Does anyone else think it absurd that many Democrats speak of a less than two percent cut as Armageddon? My favorite was Paul Krugman’s comment in the New York Times that the GOP was destroying the future with these cuts. The proposed cuts are just about a rounding error in the budget and Krugman says the world is ending. How can anyone take that man seriously?

What would happen if the Republicans proposed a reorganization of the Pentagon. There are, after all, aver two times the number of generals in the military today as there were a generation ago when the forces were larger. Can’t the USA cut some of the bureaucratic levels in the armed forces? Aren’t there any superfluous bases that can be closed? Do we really need all of the weapons systems that are currently in development? Just because someone believes in a strong national defense does not mean that one cannot try to get some efficiency in what gets spent for that defense.

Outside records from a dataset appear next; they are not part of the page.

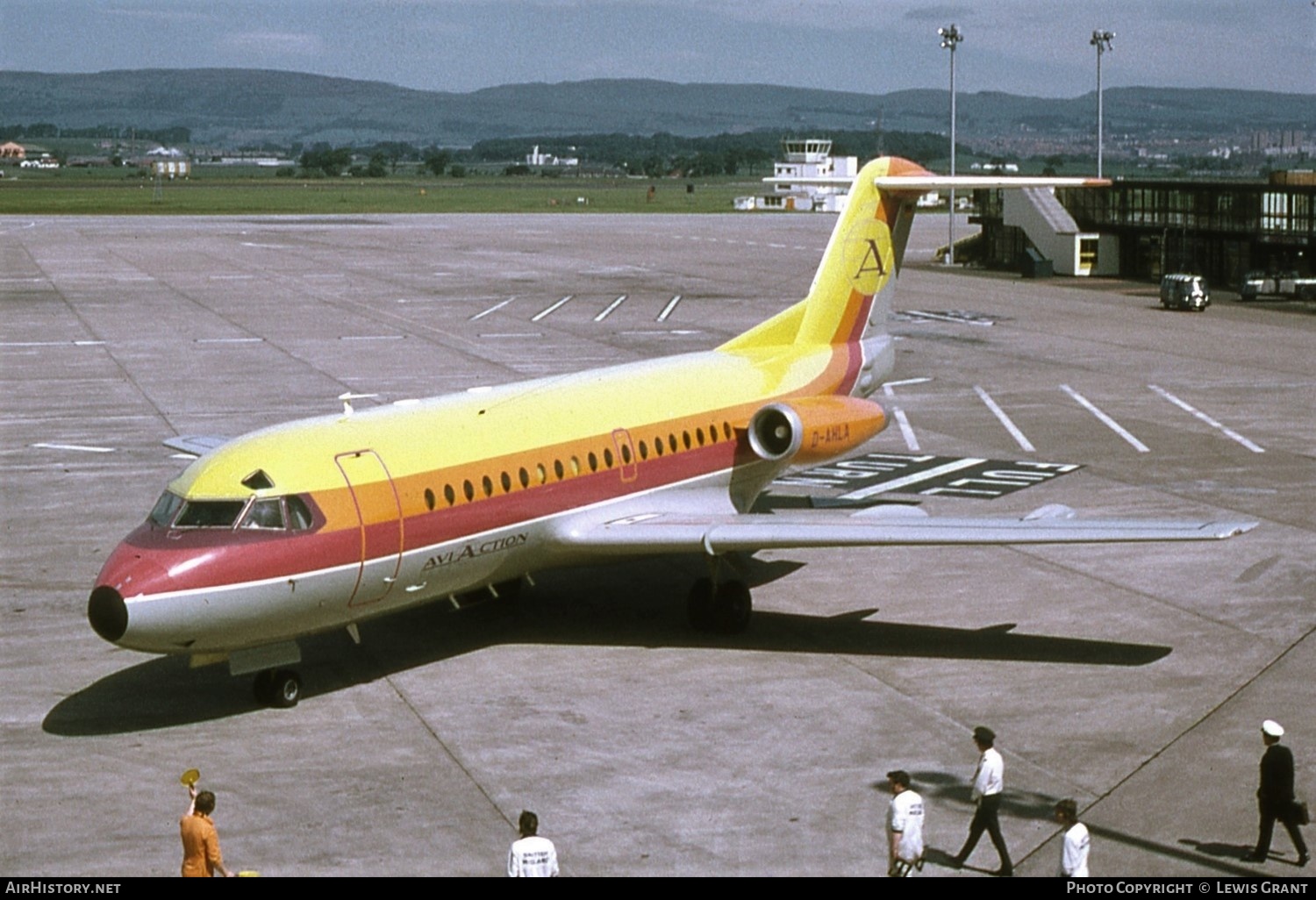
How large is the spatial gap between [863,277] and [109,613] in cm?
1522

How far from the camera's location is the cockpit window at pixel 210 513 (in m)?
19.3

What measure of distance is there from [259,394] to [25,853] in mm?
30401

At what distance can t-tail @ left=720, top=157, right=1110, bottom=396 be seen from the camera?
2845 centimetres

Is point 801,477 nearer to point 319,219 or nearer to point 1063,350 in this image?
point 1063,350

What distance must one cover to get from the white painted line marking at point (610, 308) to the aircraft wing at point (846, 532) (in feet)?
138

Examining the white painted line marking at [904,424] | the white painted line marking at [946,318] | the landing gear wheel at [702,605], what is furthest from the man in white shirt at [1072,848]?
the white painted line marking at [946,318]

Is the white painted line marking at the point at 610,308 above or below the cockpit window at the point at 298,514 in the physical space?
below

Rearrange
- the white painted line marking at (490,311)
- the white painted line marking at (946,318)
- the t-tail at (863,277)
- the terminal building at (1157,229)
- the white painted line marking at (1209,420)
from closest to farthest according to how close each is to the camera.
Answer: the t-tail at (863,277) < the white painted line marking at (1209,420) < the white painted line marking at (946,318) < the white painted line marking at (490,311) < the terminal building at (1157,229)

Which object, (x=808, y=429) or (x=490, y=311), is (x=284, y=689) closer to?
(x=808, y=429)

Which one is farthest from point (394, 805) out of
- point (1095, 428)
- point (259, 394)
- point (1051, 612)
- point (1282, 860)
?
point (259, 394)

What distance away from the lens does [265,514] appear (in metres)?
19.4

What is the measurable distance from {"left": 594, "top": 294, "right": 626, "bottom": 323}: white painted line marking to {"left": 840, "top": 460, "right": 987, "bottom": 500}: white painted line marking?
3045 cm

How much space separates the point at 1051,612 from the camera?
79.7 feet

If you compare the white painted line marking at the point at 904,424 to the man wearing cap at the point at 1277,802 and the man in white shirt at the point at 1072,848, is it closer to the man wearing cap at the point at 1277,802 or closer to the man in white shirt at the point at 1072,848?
the man wearing cap at the point at 1277,802
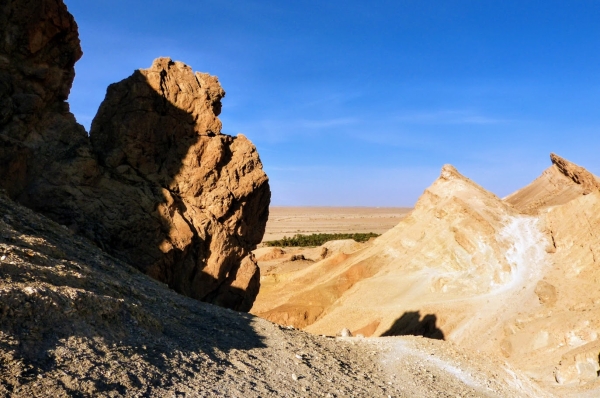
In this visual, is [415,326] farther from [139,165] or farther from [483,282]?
[139,165]

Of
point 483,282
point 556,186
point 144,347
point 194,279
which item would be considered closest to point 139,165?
point 194,279

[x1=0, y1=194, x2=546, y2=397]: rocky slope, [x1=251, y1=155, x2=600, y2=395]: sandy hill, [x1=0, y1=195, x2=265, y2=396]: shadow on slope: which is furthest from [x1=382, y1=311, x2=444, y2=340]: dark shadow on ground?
[x1=0, y1=195, x2=265, y2=396]: shadow on slope

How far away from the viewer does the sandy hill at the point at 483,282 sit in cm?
1831

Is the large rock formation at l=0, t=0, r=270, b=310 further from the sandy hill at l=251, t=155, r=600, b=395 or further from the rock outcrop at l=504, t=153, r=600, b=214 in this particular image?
the rock outcrop at l=504, t=153, r=600, b=214

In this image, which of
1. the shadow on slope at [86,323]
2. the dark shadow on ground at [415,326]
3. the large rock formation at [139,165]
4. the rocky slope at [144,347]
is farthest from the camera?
the dark shadow on ground at [415,326]

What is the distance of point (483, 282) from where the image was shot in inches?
966

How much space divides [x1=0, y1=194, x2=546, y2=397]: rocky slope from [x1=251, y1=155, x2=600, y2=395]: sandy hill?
461 centimetres

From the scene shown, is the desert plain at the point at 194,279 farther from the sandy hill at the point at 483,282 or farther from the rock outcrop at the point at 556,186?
the rock outcrop at the point at 556,186

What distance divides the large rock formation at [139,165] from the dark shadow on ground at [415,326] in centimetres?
927

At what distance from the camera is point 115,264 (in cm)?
1142

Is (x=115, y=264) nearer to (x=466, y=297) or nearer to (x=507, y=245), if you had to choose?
(x=466, y=297)

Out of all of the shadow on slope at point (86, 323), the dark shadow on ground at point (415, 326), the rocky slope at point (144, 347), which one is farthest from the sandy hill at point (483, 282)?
the shadow on slope at point (86, 323)

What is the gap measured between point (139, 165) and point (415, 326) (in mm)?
14230

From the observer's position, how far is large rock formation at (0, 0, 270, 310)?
1313cm
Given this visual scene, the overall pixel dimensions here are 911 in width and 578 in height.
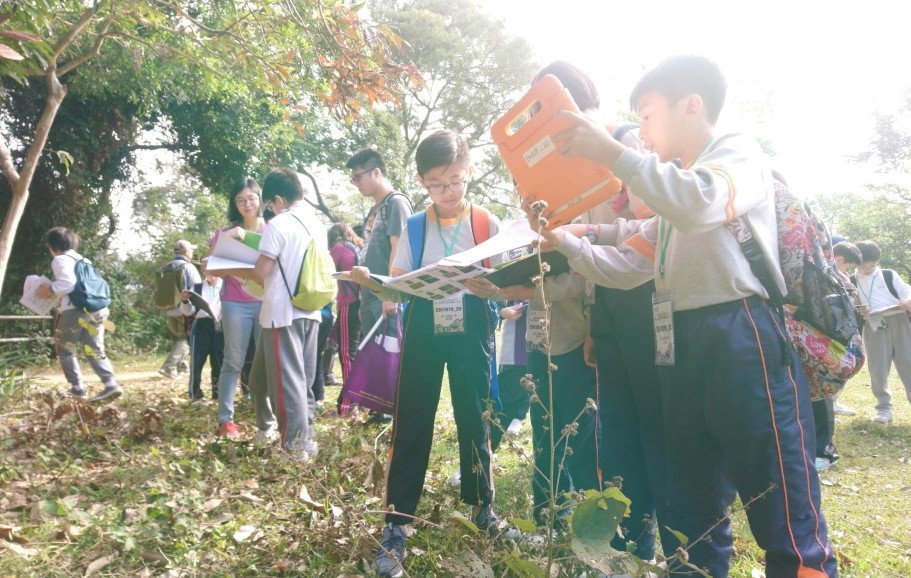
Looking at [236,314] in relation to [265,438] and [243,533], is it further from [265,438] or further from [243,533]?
[243,533]

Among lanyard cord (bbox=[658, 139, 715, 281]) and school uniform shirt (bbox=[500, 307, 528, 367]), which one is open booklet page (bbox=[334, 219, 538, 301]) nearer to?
lanyard cord (bbox=[658, 139, 715, 281])

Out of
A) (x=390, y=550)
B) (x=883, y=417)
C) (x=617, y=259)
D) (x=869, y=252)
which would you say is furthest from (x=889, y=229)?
(x=390, y=550)

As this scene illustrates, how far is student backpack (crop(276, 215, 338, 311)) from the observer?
3.83m

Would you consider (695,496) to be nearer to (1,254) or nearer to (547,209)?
(547,209)

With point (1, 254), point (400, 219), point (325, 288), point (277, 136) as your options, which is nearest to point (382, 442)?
point (325, 288)

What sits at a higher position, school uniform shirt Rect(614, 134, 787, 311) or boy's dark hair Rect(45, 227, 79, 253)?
boy's dark hair Rect(45, 227, 79, 253)

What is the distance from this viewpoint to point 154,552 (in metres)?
2.53

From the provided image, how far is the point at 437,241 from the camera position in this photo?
2822 millimetres

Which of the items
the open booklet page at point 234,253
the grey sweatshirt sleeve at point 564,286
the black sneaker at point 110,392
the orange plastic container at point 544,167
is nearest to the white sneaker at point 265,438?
the open booklet page at point 234,253

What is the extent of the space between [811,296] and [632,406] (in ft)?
2.88

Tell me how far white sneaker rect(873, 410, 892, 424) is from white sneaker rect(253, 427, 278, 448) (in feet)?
19.4

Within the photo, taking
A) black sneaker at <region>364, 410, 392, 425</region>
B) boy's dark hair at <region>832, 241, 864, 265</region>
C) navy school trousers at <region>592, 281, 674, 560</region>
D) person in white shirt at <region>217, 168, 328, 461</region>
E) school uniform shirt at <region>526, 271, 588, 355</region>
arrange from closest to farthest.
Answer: navy school trousers at <region>592, 281, 674, 560</region> → school uniform shirt at <region>526, 271, 588, 355</region> → person in white shirt at <region>217, 168, 328, 461</region> → black sneaker at <region>364, 410, 392, 425</region> → boy's dark hair at <region>832, 241, 864, 265</region>

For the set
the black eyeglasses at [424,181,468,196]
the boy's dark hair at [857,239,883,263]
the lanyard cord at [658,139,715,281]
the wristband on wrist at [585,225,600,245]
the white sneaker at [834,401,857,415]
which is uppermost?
the boy's dark hair at [857,239,883,263]

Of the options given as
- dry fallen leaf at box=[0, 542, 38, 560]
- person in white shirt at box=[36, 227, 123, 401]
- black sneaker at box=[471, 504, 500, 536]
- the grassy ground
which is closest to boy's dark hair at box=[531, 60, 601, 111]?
the grassy ground
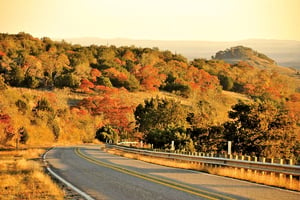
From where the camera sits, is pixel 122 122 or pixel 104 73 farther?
pixel 104 73

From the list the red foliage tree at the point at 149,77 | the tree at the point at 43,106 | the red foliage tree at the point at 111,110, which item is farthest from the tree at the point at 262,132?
the red foliage tree at the point at 149,77

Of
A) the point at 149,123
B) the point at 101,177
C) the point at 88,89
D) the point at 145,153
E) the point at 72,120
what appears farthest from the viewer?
the point at 88,89

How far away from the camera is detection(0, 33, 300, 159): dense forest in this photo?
42625 mm

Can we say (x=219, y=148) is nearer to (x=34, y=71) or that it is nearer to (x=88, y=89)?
(x=88, y=89)

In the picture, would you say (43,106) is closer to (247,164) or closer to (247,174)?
(247,164)

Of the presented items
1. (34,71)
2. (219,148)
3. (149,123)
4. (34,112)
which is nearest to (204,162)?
(219,148)

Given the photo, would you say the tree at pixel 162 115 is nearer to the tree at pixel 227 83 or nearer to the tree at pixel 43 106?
the tree at pixel 43 106

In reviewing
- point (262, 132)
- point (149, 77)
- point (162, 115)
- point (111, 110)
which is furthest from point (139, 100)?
point (262, 132)

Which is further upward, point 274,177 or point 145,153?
point 274,177

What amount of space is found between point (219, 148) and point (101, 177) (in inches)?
988

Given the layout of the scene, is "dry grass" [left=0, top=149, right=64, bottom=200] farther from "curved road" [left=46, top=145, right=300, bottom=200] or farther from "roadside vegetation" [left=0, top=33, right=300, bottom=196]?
"roadside vegetation" [left=0, top=33, right=300, bottom=196]

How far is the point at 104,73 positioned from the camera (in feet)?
442

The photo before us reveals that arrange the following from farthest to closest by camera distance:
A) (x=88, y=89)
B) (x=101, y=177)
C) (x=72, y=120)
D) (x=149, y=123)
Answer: (x=88, y=89)
(x=72, y=120)
(x=149, y=123)
(x=101, y=177)

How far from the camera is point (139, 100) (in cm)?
12006
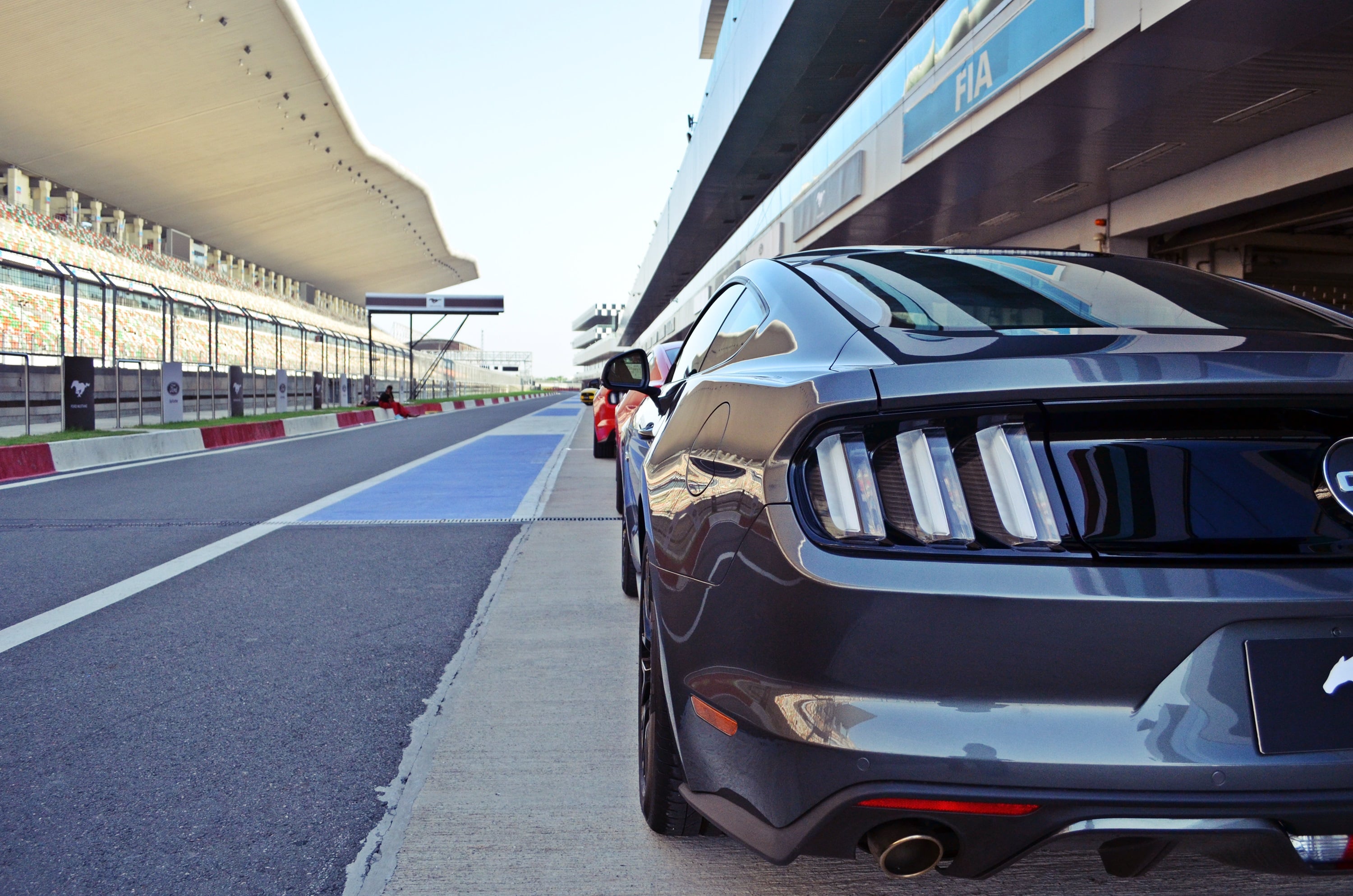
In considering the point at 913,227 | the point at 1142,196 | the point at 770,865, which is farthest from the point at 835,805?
the point at 913,227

What would happen if Republicans were to oppose extending the doctor fix for another year? Maybe only half of it could be passed. Each year, congress passes a budget based upon the myth that payments to doctors under Medicare are going to be brought down to certain prescribed levels and then every year they pass a waiver allowing the higher payments to continue. What if that game ended? It would save close to a quarter of a trillion dollars. Even half of that amount would save more than all the cuts currently being discussed. But, of course, that would be honest, and we cannot have that in Washington!
How about if, instead of funding high speed rail, congress stopped the subsidies for Amtrak on lines with low ridership. There are trains that barely carry more people than the crew. Why pay for trains from Los Angeles to New Orleans? Why pay for trains across Montana? It is one thing for the government to try to bend the will of the market a bit with some subsidies for more heavily travelled lines. It is nonsense for Washington to fund trains that carry few passengers. If the issue is transportation from certain poorly served cities, how about using busses? It would save a lot.

1 comment:

jim said...

The budget submission by the President was posturing for reelection. Unfortunately, both parties play "how do I get reelected" instead of let's talk seriously about the deficit. Both parties are guilty on this. When the Confederacy wrote their constitution in 1861 they wrote the President of the Confederacy serve one 6 year term. While the Civil War was an American tragedy, I think the founding fathers may have been better off had they done the same.